Misogyny in Batman: The Killing Joke

Note: This article contains content that that discusses sexual and gendered violence.

Alan Moore and Brian Bolland’s 1988 graphic novel, The Killing Joke, has recently been adapted into film. Produced by Bruce Timm, written by Brain Azzarello and directed by Sam Liu. Both the graphic novel and the film are widely seen as controversial for the mistreatment of Barbra Gordon, also known as the superhero Batgirl.

The Killing Joke is sadistic to its core and filled with perverted ideas about the treatment of women, that should never have made it beyond the drawing board.

It was a story arc meant to explore the connection between Batman and The Joker, his long time nemesis, as well as their similar origins of being victims of random tragedy and ultimately how easy it would be for Batman to become The Joker. To make Batman question his sanity, The Joker tortures him through his torture of Barbra.

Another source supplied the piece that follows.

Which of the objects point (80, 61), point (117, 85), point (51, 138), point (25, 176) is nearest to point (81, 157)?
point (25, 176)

He shoots her, which results in permanent spine damage and forces her to relinquish the mantle of Batgirl. He disrobes her and there is heavy implication that he also rapes her. He then mutilates her and photographs her exposed body. The photos are used to torture Batman as well as Barbra’s father, Commissioner Jim Gordon, who at this point in the story is bound, gagged and imprisoned by The Joker.

Of course, it doesn’t work.

Like any true superhero that has donned tights and a cape, Batman doesn’t waver. Neither does Jim Gordon, who orders Batman to take The Joker in “by the book” in an attempt to prove to The Joker that chaos doesn’t win. Both Jim Gordon and Batman get the chance to rise above the Joker, to prove that they’re more then this tragedy.

As for Barbra? She is forgotten in the story and remained a victim of both The Joker and Moore’s perverted writing.

The new film adaption is hardly different, despite Bruce Timm’s attempts to make the story less misogynistic, he actually managed to make it more so.

Simply adding in a half hour of extra Barbra Gordon content doesn’t excuse or legitimize what is done to her, especially when that whole extra half hour includes more misogynistic and violent content.

A monologue that boils down Barbra’s inspiration for becoming Batgirl due to amorous feelings toward Batman, a sex scene between Batgirl and Batman and some of the most misogynistic dialogue I’ve ever heard in a DC animated film, was unsatisfyingly added.

There are obvious roots to these problems that can’t be covered up with thirty minutes of trite narration that reads like it was slapped together.

The abuse Barbara Gordon experiences in the story—being shot, disrobed, mutilated and photographed, in that order—is hardly unique. It takes only a moment to find multiple examples of the “women stuffed in refrigerators,” trope, a jarring title that calls out the exploitation and unequal violence women are subjected to within comics for the sole purpose of motivating a man to action.

Barbara is one of the countless women raped, killed and depowered for the sake of a male character’s plot.

Look at Bolland’s expose, which analogs a desire to kidnap a little girl and keep her locked up in an abandoned sewer until she dies. His motivation being, you need to do bad to understand how to be good. Or, read Moore’s interview with Wizard Magazine from 2006, where he discussed making the decision to injure and abuse Barbra Gordon, he recalls his chief editor of The Killing Joke, Len Wein, saying, “yeah okay, cripple the bitch.”

Those five awful (and ableist) words have defined Barbra Gordon for twenty-eight years. Broken, abused and depowered seems to be how these men love their women.

They have to stop using women characters as torture porn that only serves to prove the humanity of a man. And we, as readers and viewers, have to stop letting them.